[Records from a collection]

========================

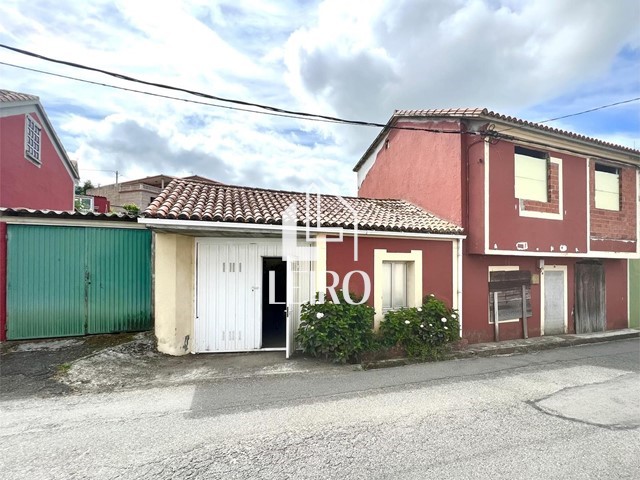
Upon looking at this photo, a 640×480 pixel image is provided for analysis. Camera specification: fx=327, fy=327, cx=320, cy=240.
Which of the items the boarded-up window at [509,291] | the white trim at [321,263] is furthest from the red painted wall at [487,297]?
the white trim at [321,263]

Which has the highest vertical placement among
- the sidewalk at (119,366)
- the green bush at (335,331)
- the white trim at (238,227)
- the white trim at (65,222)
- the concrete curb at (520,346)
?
the white trim at (65,222)

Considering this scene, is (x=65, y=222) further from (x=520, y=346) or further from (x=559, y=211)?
(x=559, y=211)

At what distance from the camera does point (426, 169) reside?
9625 mm

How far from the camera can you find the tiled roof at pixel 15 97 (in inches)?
414

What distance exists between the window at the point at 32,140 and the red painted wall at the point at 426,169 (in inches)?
502

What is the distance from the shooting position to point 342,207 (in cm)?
874

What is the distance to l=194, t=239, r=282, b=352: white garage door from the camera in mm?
6848

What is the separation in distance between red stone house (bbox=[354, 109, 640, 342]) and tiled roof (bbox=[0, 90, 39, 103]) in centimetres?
1236

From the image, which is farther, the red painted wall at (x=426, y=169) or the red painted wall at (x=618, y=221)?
the red painted wall at (x=618, y=221)

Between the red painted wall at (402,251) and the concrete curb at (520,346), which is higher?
the red painted wall at (402,251)

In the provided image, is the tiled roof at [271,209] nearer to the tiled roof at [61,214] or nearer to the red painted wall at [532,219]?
the red painted wall at [532,219]

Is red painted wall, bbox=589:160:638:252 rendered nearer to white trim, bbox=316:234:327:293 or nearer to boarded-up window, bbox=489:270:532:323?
boarded-up window, bbox=489:270:532:323

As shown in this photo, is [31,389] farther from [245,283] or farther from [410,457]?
[410,457]

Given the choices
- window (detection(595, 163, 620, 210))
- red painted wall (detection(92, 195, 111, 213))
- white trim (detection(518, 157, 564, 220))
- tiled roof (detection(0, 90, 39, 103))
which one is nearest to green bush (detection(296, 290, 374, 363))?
white trim (detection(518, 157, 564, 220))
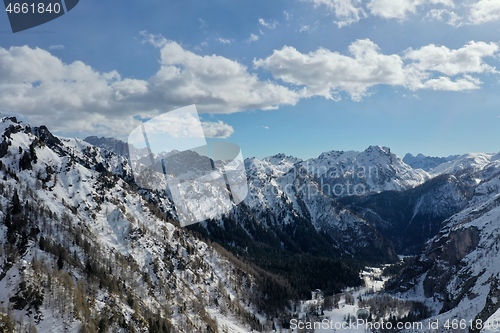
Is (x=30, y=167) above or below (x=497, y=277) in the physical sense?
above

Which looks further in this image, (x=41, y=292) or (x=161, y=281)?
(x=161, y=281)

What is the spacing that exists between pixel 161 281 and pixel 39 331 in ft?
268

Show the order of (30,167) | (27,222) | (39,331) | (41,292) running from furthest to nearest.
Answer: (30,167), (27,222), (41,292), (39,331)

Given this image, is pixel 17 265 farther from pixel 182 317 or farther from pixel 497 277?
pixel 497 277

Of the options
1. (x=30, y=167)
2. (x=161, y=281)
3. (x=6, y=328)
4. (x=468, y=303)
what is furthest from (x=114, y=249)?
(x=468, y=303)

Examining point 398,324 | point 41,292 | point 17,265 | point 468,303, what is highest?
point 17,265

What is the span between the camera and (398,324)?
18550 cm

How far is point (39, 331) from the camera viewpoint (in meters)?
101

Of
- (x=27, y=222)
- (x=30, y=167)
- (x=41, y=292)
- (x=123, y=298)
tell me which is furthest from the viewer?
(x=30, y=167)

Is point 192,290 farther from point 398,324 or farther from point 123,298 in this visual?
point 398,324

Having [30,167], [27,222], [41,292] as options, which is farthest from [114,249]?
[41,292]

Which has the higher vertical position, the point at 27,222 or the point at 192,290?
the point at 27,222

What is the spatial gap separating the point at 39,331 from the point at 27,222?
67.4 meters

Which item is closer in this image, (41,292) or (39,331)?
(39,331)
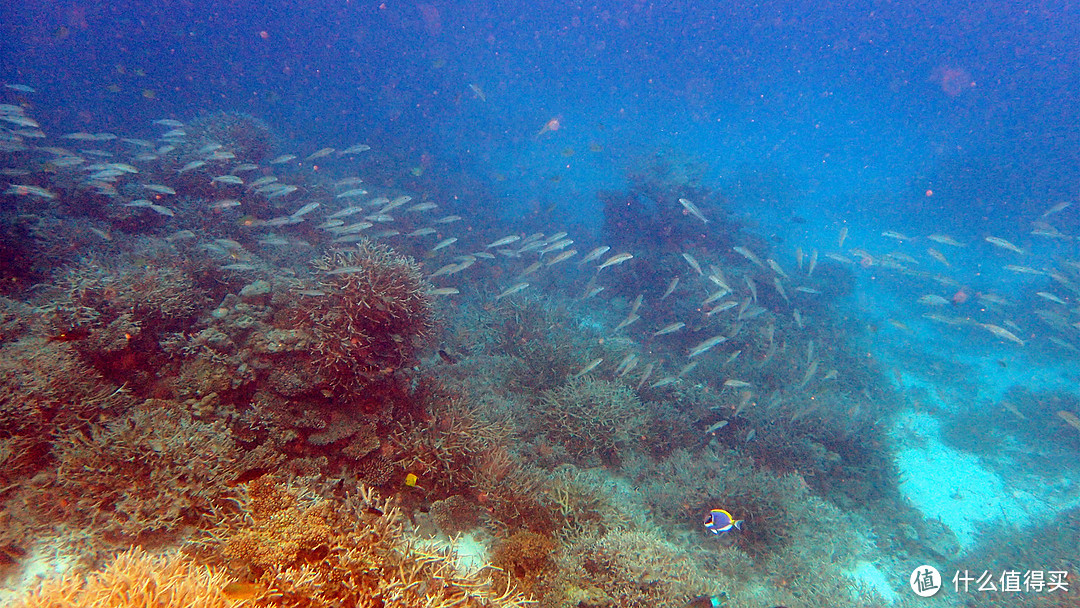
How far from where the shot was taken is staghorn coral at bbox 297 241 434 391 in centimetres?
420

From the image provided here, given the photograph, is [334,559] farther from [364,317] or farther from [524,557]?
[364,317]

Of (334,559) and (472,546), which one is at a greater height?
(334,559)

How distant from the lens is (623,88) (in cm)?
6700

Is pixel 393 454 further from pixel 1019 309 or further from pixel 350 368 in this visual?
pixel 1019 309

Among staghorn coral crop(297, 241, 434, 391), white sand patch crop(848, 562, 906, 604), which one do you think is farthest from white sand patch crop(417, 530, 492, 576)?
white sand patch crop(848, 562, 906, 604)

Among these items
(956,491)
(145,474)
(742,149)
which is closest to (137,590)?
(145,474)

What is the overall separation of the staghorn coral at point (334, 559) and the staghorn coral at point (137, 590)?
266mm

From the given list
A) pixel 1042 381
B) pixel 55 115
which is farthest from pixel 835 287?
pixel 55 115

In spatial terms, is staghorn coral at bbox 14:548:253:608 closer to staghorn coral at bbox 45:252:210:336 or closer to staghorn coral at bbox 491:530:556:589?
staghorn coral at bbox 491:530:556:589

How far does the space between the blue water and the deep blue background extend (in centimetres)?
31

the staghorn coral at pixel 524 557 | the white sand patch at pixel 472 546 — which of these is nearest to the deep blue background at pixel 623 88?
the white sand patch at pixel 472 546

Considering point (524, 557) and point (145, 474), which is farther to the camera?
point (524, 557)

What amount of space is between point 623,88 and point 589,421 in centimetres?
7276

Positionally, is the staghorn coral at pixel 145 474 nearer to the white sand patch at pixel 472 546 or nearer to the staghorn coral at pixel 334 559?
the staghorn coral at pixel 334 559
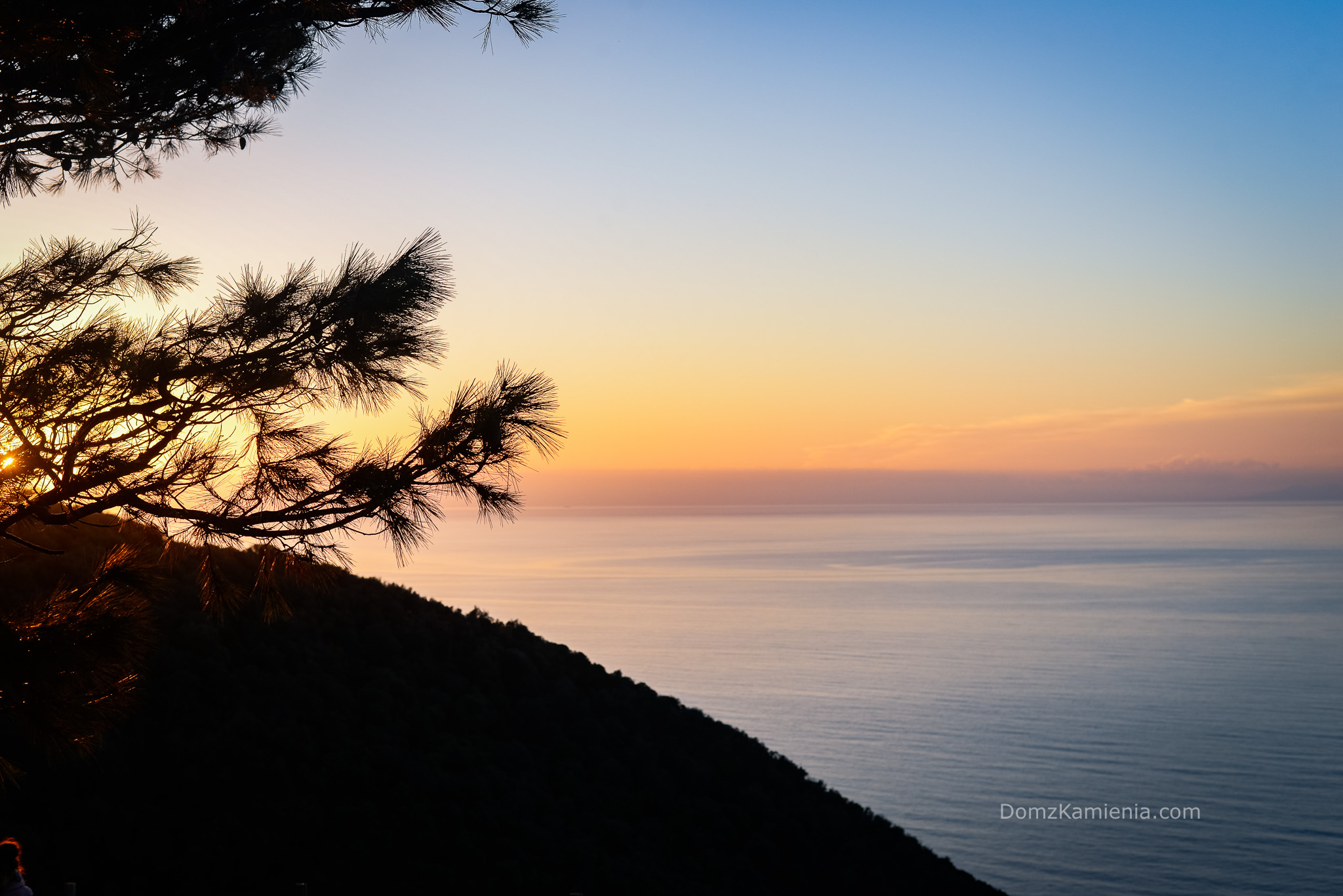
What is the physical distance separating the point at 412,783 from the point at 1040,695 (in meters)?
35.8

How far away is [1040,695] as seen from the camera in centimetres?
4178

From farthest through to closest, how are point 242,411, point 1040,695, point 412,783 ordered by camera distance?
1. point 1040,695
2. point 412,783
3. point 242,411

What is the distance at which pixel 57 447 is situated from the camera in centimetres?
464

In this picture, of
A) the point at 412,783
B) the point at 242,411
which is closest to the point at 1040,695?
the point at 412,783

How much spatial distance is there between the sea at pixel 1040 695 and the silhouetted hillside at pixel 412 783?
14.9ft

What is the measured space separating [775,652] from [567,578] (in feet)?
168

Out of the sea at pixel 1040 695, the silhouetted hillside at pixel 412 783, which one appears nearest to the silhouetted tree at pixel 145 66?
the silhouetted hillside at pixel 412 783

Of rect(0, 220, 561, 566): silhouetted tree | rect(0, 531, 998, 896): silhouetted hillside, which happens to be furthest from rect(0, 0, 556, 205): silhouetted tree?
rect(0, 531, 998, 896): silhouetted hillside

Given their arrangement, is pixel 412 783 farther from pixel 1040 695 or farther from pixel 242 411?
pixel 1040 695

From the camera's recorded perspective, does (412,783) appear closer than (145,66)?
No

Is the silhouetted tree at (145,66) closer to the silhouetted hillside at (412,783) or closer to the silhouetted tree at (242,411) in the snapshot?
the silhouetted tree at (242,411)

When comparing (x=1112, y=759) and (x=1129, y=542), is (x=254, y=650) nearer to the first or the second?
(x=1112, y=759)

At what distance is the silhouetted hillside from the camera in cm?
1071

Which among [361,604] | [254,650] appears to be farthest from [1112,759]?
[254,650]
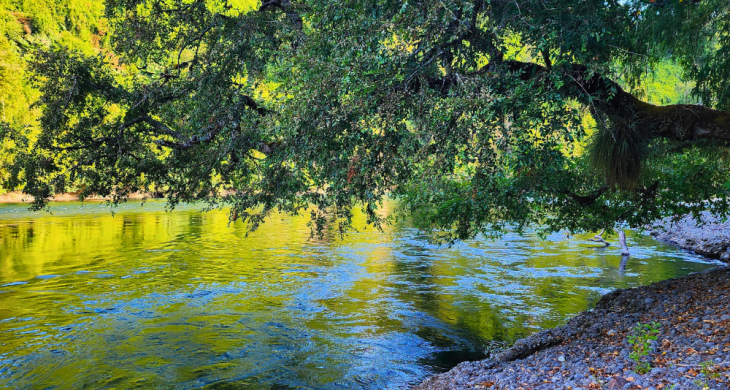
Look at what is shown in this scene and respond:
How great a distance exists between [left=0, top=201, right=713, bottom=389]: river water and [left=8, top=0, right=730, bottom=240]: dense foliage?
101 inches

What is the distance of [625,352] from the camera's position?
7.47 metres

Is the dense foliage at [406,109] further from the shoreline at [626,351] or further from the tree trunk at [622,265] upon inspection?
the tree trunk at [622,265]

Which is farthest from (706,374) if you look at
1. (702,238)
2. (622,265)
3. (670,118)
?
(702,238)

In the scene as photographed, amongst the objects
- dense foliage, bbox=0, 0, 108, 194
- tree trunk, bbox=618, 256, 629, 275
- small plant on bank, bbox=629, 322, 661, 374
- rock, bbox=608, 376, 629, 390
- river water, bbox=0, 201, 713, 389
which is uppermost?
dense foliage, bbox=0, 0, 108, 194

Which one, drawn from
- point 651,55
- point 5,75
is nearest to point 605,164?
point 651,55

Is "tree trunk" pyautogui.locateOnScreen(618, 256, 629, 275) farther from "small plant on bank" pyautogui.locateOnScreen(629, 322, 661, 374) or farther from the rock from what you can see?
the rock

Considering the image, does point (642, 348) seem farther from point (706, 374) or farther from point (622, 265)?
point (622, 265)

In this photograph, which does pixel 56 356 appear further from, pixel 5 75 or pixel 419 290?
pixel 5 75

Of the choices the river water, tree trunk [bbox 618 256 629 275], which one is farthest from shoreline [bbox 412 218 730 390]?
tree trunk [bbox 618 256 629 275]

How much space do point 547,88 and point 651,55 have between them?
187 inches

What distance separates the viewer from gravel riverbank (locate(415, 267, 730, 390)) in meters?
6.27

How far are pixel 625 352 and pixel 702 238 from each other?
20.0 m

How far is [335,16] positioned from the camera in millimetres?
6984

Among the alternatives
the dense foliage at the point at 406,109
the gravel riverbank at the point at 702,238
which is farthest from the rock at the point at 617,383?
the gravel riverbank at the point at 702,238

========================

With both ends included, please retype exactly the lines from the line containing "What is the distance of" to the final line of the data.

What is the distance of [625,352] from the camera's position?
7.47 metres

Is the dense foliage at [406,109] further from the shoreline at [626,351] or further from the tree trunk at [622,265] upon inspection?
the tree trunk at [622,265]

Which is farthest from (706,374) if you look at
1. (702,238)
2. (622,265)
3. (670,118)
?
(702,238)

In the scene as photographed, amongst the objects
- dense foliage, bbox=0, 0, 108, 194
- tree trunk, bbox=618, 256, 629, 275
- small plant on bank, bbox=629, 322, 661, 374
- rock, bbox=608, 376, 629, 390
- river water, bbox=0, 201, 713, 389
which is uppermost?
dense foliage, bbox=0, 0, 108, 194

Which one, drawn from
- point 651,55
- point 5,75
is nearest to point 605,164?
point 651,55

Is "tree trunk" pyautogui.locateOnScreen(618, 256, 629, 275) farther from "small plant on bank" pyautogui.locateOnScreen(629, 322, 661, 374) or farther from the rock from what you can see?
the rock

Considering the image, does point (642, 348) seem farther from point (706, 374) or farther from point (622, 265)?
point (622, 265)

In this photograph, which does pixel 56 356 appear further from, pixel 5 75 or pixel 419 290?
pixel 5 75

Of the choices the river water, tree trunk [bbox 618 256 629 275], which one is farthest from shoreline [bbox 412 218 730 390]?
tree trunk [bbox 618 256 629 275]

How much space do point 547,88 and point 651,55 have between them?
187 inches

What distance separates the viewer from gravel riverbank (locate(415, 267, 730, 390)) in meters?
6.27

How far are pixel 625 352 and pixel 702 238 from each other?
20.0 m

How far is [335,16] positioned from the camera in millimetres?
6984

Among the alternatives
the dense foliage at the point at 406,109
the gravel riverbank at the point at 702,238
which is farthest from the rock at the point at 617,383?
the gravel riverbank at the point at 702,238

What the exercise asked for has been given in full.